**PASSAGE CITÉ:**
◆ ◆ ◆ ◆ ◆

Il est à noter que l'historien Benjamin Stora, fait également partie de la délégation française de 90 personnes accompagnant Emmanuel Macron lors de cette visite d'"amitié".

Stora est un spécialiste de la période coloniale française et de la guerre d'Algérie, et l'auteur d'un rapport demandé par le président Emmanuel Macron sur "la mémoire de la colonisation et de la guerre d'Algérie", en vue de favoriser "la réconciliation entre les peuples français et algérien".

"J'entends souvent que, sur la question mémorielle, nous sommes sommés en permanence de choisir entre la fierté et la repentance", a-t-il déclaré aux journalistes ce vendredi.

"Moi, je veux la vérité, la reconnaissance, sinon on n'avancera jamais", a-t-il estimé, avant de porter des accusations d'une "immense manipulation" sur les réseaux sociaux, qui serait dirigée contre la France et son passé colonial en Afrique. Celle-ci serait, selon Emmanuel Macron, orchestrée par la Russie, la Chine, mais aussi la Türkiye. Le Président français n'a apporté aucune précision ou source de fondement sur ces accusations qu'il n'a pas étayées.

◆ ◆ ◆ ◆ ◆

**DONNÉES DE L'EXERCICE:**
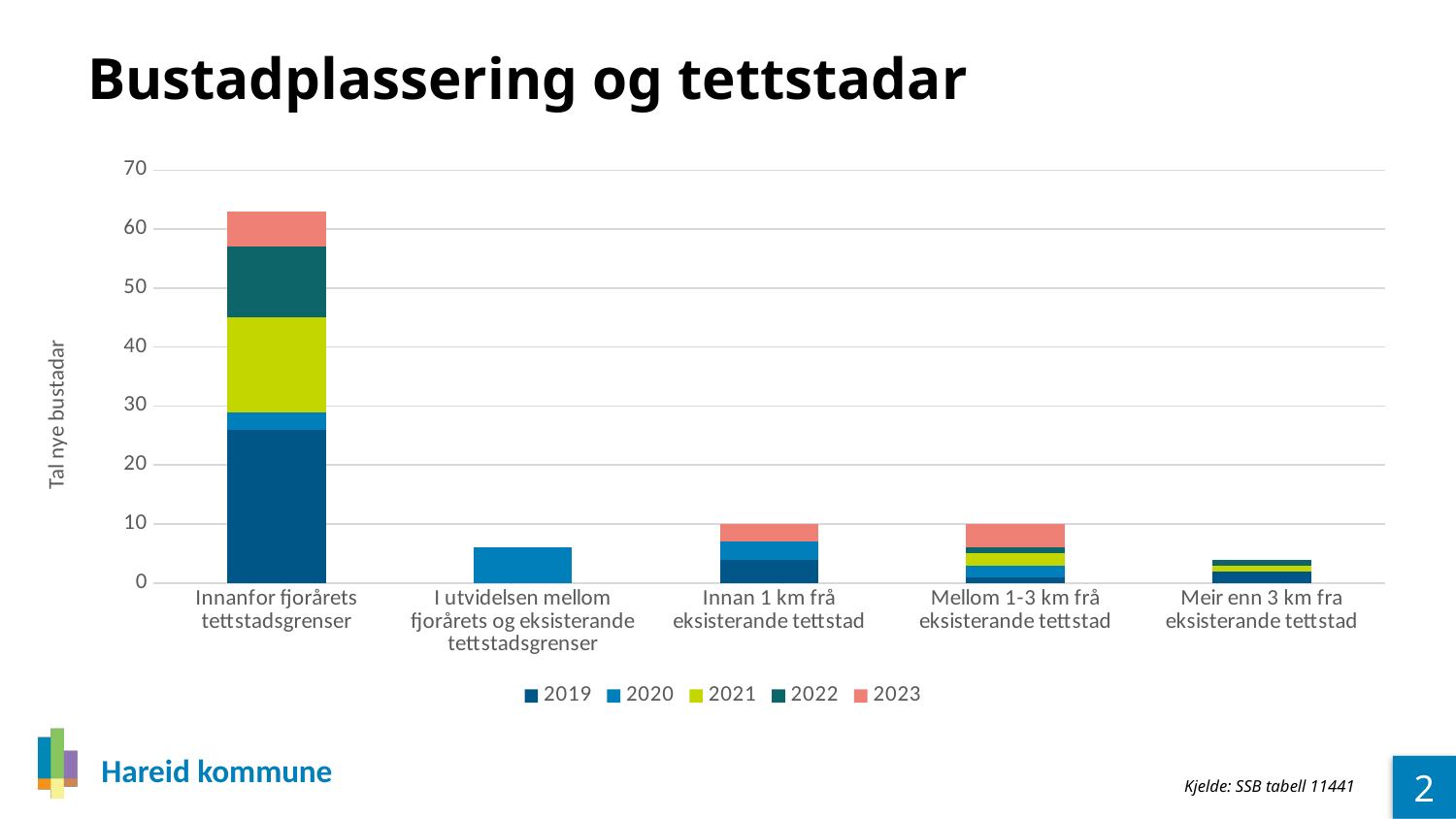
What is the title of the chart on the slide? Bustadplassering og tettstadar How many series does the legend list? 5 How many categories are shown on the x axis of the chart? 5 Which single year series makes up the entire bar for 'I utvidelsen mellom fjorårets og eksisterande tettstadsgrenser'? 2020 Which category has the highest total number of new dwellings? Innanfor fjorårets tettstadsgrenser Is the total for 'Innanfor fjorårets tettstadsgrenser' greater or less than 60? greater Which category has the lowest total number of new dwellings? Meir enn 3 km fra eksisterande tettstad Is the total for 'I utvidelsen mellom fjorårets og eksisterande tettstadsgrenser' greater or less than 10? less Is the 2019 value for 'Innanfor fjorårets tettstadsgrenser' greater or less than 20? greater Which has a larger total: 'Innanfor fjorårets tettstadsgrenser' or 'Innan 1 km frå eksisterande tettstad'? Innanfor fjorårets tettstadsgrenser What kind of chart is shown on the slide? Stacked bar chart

◆ ◆ ◆ ◆ ◆

**ACTIVITÉS:**
A) D'après le passage sur la visite d'Emmanuel Macron, combien de personnes compte la délégation française qui l'accompagne ?
B) Poursuivez le passage sur la visite d'Emmanuel Macron à partir de sa dernière phrase.

**RÉPONSES DANS L'ORDRE:**
A) La délégation française compte 90 personnes.

B)
En février 2017, Emmanuel Macron, alors candidat à la Présidence de la République Française, avait effectué un voyage en Algérie, au cours duquel, il avait qualifié la colonisation de « crime contre l’humanité » et de « vraie barbarie », dans une interview accordée à la chaîne algérienne Echorouk News.

« La colonisation fait partie de l’histoire française (…). Ça fait partie de ce passé que nous devons regarder en face en présentant aussi nos excuses à l’égard de celles et ceux envers lesquels nous avons commis ces gestes », avait-il déclaré au cours de cet entretien.

- Lutte contre le terrorisme

Parmi les autres dossiers internationaux évoqués par le chef d'État français, celui-ci a plaidé pour "renforcer le partenariat avec l'Algérie" dans la lutte contre le terrorisme au Sahel, avec l'objectif notable d'"éviter que des mercenaires puissent fleurir dans la région, en particulier ceux de Wagner", la société paramilitaire russe accusée par la France d'être active au Mali.

Lors de la conférence de presse conjointe avec son homologue algérien Abdelmadjid Tebboune, jeudi soir, Emmanuel Macron avait indiqué que "le Sahel et le Mali sont dans les priorités de nos deux pays" et salué l'implication personnelle du Président algérien "dans le suivi du respect de l'Accord pour la paix et la réconciliation du Mali", connu sous le nom de l'accord d'Alger.

Macron avait souligné la volonté de son pays "de renforcer notre coopération" sur la question malienne et dans "la lutte contre le terrorisme, en particulier dans le cadre de ces coopérations régionales".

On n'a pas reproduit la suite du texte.